A Trans-Atlantic flight (in 2016) by Mary Mae Lewis
The first inkling, on this trip, that all would not be perfect was when we checked our baggage in at Manchester airport. The larger suitcase was opened up before we were allowed through to security and the plane was delayed.
I was by then hungry, and nervous. Boarding in silence the air hostesses only nodded as we took up our seats. There was no welcome aboard and no life jacket demonstrations. Summoning a flight attendant, to obtain earphones, took three attempts. But at four euros a pair we made do with watching an Icelandic film with sub-titles. Only a coffee came, complimentary. Food had to be purchased! With baguettes at eight euros, minimum, we declined (we were used to Spanish prices) There’ll be a hot meal on the six-hour haul from Iceland onwards, surely?
Arriving in the Reykjavik we felt like we had been disgorged into a refugee camp; bodies sitting on rucksacks littered the transit lounge. Amid the chatter and foul smells, like Hyacinth and Richard in Keeping Up Appearances we toured the salon. With my sciatica, sitting on a floor was not a healthy option!
Luckily, hubby spotted an empty seat and nudged me. In a flash I whipped off my sun hat and hurled it, like a Frisbee, across the room. It landed admirably but as I staggered towards it I heard, “Would Mrs Mary Mae Lewis, make her way to the Icelandic Air information desk.”
“That’s me.” I gasped as I handed my husband my bag.
“Mrs Mary Mae Lewis.” The voice over the tannoy repeated.
“Guard the seat.” I instructed.
“Mrs Lewis?” The girl at the airline counter queried.
“You have been chosen; a random customer.”
I moved closer to the pretty face and smiled.
I imagined I had been signalled out for a bottle of free champagne or some luxury chocolates.

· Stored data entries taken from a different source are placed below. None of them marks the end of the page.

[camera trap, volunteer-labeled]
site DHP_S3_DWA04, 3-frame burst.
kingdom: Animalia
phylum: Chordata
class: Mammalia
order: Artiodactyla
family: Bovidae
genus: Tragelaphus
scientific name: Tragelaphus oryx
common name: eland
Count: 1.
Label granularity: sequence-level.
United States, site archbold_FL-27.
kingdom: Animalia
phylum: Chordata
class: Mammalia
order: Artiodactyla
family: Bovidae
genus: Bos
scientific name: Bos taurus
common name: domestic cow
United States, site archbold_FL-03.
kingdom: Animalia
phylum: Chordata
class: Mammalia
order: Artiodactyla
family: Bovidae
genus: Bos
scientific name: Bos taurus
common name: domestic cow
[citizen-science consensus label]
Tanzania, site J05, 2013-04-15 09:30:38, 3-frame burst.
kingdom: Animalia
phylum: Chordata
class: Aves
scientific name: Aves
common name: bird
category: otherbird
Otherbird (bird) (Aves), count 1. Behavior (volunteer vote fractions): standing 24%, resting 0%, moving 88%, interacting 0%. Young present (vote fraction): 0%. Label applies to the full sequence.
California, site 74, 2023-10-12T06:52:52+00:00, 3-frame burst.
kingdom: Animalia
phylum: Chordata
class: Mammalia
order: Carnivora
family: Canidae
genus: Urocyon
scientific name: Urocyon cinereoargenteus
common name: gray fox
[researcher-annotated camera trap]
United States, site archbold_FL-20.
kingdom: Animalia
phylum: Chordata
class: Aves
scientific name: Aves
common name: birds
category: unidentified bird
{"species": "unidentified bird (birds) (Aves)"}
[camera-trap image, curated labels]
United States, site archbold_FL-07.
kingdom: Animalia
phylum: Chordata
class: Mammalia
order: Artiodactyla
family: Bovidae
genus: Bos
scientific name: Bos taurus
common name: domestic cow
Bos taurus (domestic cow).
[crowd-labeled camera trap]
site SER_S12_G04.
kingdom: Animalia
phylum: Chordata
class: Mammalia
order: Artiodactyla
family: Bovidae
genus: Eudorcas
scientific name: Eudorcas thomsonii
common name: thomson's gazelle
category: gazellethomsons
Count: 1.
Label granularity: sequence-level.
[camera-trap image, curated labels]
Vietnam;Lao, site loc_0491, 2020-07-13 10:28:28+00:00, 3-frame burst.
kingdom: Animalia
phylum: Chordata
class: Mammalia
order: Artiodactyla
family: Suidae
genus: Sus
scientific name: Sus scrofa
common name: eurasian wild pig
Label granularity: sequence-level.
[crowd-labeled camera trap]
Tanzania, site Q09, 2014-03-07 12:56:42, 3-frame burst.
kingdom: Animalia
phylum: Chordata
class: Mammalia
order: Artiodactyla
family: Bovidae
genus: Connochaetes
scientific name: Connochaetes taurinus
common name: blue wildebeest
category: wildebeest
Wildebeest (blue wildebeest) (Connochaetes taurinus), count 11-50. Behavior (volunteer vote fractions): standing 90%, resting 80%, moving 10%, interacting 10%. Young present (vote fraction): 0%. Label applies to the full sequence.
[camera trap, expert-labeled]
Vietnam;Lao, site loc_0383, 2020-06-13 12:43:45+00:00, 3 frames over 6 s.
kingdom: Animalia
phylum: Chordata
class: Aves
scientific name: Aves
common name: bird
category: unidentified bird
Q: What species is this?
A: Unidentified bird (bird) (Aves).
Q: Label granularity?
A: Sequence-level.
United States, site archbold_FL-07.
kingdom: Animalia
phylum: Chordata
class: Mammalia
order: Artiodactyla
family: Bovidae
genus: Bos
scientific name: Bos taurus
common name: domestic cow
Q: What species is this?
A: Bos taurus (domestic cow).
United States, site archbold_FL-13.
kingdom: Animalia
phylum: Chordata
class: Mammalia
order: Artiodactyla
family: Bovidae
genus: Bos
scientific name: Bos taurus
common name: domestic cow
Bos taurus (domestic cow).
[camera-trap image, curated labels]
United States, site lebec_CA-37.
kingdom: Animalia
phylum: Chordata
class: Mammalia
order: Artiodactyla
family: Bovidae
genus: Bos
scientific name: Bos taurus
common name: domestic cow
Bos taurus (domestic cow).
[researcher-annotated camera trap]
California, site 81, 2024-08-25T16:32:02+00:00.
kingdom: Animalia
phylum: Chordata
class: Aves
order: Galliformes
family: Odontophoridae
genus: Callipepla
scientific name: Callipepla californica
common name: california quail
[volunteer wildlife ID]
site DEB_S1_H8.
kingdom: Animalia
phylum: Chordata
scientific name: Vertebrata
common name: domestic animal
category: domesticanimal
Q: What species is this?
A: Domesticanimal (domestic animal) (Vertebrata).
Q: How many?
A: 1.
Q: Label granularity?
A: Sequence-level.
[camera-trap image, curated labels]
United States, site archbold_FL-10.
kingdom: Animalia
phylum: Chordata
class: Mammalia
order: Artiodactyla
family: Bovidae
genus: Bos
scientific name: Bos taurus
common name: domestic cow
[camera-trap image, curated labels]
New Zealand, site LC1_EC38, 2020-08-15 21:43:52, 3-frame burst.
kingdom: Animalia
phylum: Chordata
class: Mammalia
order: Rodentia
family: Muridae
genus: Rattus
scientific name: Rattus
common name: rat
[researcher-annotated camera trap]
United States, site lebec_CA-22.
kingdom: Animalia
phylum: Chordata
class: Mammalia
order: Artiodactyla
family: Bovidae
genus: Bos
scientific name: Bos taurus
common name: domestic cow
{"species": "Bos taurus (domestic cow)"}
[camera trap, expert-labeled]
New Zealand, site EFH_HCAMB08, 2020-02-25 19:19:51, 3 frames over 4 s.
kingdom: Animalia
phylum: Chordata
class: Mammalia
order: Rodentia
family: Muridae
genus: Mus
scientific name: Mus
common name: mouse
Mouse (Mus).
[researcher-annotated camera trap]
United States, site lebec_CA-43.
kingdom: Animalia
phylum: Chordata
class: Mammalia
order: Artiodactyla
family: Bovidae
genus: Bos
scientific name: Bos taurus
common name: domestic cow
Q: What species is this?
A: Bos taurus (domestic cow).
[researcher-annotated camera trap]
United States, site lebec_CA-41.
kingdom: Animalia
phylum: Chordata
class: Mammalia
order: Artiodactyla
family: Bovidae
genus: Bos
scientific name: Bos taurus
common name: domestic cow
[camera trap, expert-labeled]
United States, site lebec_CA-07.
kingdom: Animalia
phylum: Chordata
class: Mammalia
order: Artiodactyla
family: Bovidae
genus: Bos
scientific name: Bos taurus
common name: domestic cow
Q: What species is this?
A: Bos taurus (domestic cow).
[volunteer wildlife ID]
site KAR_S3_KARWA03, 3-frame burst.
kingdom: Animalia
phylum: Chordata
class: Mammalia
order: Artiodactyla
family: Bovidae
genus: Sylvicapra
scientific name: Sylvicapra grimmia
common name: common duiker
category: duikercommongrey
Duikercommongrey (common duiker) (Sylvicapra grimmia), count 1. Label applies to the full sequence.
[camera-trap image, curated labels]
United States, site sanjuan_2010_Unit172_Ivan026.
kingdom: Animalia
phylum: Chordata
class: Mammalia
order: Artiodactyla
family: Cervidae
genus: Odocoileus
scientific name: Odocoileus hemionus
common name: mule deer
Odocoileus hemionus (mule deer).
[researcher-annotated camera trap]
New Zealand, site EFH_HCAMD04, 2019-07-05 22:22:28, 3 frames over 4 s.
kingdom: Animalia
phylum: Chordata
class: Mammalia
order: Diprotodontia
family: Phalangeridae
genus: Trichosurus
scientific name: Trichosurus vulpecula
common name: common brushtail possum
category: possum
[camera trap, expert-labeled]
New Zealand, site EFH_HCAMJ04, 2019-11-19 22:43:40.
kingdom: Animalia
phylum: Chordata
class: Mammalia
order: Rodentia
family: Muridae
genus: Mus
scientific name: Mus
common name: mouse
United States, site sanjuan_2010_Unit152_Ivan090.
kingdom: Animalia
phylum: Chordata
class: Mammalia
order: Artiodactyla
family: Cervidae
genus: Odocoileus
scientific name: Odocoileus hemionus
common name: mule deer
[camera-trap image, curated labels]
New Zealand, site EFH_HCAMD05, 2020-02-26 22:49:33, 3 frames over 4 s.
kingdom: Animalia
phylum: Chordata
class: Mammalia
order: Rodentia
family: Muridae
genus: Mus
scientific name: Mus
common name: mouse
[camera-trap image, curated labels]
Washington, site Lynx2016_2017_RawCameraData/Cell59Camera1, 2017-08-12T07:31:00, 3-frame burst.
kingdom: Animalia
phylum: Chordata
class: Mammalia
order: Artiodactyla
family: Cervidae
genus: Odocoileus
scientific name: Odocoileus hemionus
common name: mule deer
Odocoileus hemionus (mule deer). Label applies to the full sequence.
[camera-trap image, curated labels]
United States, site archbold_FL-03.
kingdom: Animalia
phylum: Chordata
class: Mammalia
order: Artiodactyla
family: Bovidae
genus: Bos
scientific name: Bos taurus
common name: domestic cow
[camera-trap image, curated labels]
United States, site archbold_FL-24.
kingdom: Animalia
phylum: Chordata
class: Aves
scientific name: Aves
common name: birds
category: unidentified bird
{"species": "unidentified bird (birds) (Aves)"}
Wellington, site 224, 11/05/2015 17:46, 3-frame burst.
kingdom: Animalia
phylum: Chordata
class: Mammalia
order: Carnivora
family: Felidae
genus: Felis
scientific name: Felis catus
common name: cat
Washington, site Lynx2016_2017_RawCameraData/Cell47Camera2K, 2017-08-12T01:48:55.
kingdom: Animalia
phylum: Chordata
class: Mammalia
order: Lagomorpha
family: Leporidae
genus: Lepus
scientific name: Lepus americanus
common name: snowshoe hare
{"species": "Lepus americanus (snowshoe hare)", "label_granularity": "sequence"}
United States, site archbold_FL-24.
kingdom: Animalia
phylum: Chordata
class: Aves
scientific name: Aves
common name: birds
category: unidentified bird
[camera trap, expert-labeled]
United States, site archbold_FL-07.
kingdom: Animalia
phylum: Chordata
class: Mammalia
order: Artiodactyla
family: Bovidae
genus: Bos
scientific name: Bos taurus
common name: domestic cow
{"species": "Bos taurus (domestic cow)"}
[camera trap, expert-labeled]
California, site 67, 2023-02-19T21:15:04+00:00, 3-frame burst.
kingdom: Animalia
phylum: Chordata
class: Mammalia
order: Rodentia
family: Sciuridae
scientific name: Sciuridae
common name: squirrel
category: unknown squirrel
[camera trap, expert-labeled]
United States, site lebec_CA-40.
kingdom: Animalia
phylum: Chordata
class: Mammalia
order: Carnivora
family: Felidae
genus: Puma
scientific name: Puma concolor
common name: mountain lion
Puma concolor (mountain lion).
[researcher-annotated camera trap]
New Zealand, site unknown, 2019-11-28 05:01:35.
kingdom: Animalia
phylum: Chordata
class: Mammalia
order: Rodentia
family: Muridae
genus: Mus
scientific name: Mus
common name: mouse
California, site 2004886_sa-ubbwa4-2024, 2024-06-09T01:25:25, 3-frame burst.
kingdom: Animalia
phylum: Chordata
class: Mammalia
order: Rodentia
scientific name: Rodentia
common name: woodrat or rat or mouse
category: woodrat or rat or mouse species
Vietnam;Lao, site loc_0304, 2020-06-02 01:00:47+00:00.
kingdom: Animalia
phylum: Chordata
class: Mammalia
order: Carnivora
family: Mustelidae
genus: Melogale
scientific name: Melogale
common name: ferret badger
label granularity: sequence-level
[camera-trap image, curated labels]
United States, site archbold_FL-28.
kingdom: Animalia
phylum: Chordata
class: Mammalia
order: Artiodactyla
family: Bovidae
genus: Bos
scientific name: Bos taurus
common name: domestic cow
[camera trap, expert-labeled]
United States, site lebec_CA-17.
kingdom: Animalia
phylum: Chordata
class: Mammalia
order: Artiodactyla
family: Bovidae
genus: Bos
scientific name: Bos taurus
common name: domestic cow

“For an extra security check.”
Before my chin could drop, I felt an arm on my elbow and I was gently frog marched up some stairs and delivered to the USA BORDER CONTROL.
Passengers lined one wall, holding passports. I wasn’t. Showing the US guard my empty hands I was ordered to fetch mine!
I plead; we only have thirty minutes before boarding. I am frisked and quickly cleared! Phew!
We encamp to the eatery, another queue! Stuff that. I grab the only stool available at the bar but with drinks at fifteen dollars a time we order tap water. We talk to an American student about how terrible it would be for America if Donald Trump was elected president and we forget our hunger, till the flight is called.
“I see you have passed your security check,” the boarding pass checker announces loudly as we line up, again. I blush and my tummy rumbles like a roller coaster.
“When’s dinner?” I enquire as the stewardesses move up and the plane’s cabin again like Stepford wives.
“When you order it,” one girl says, whipping the menu, (the same one as before) from the pouch on the back of the seat in front of me.
I succumb. Hubby doesn’t.
“I’ll have the tapas with the wine.” Included was a piece of hot pizza, apparently! The wine was fine but the box of tapas, which looked about a foot long on the photo on the menu was no bigger than a big box of matches! The pepperoni looked like burnt spaghetti, the cheese was just one mouthful of cream cheese, and the pizza didn’t exist.
“A printing error” the flight attendant informed me. I grimaced and delved into my book, sipped the wine slowly and ignored my hunger pangs.
With face and finger print recognition technology we slipped through Immigration like silver fish through pin holes and waited at the carousel for our suitcases.
Hubby stacked the first one onto his trolley with our hand luggage and coats and we waited and waited. Damn it our case is lost! And my hat’s in Iceland!
“Ok. No big deal” hubby assures me as he turns to a guard nearby.
“You grab the trolley and we’ll do what we have to do.”
“Hell, where is the trolley!” I scream as my eyes run around the vicinity looking for our distinctive blue and white suitcase. Spotting a man pushing our stuff down the baggage hall I run up to him.
“What the hell do you think you are doing?” I shout. “You know that trolley isn’t yours; those things are not yours. Why did you do this?”
“Cause I am an asshole” he yells. I yank the trolley off him and turn away.
“You said it.” I shout, over my shoulder.
“She called me an asshole” the man complained to the guard.
“No, I didn’t.” I defended myself.
“No, you didn’t ma’m. “The man is what he said, an AH but don’t worry about that now. You got your stuff back and now you must make a claim for the missing baggage, in the office.”
I glance at my watch; we have already missed the 7 pm bus and now will have to wait till 10. Still enough time to get a Big Mac and fries. My mouth waters at the thought.
Mr. Peterson fills out the forms while telling us his life story and we tell him about our son and his family in Milwaukee, who we will be staying with for three weeks; we feel confident our suitcase will turn up. Just one week later it and delivered straight to our son’s front door.
We had a lovely holiday in Wisconsin and a good journey home, but I never did see my hat again!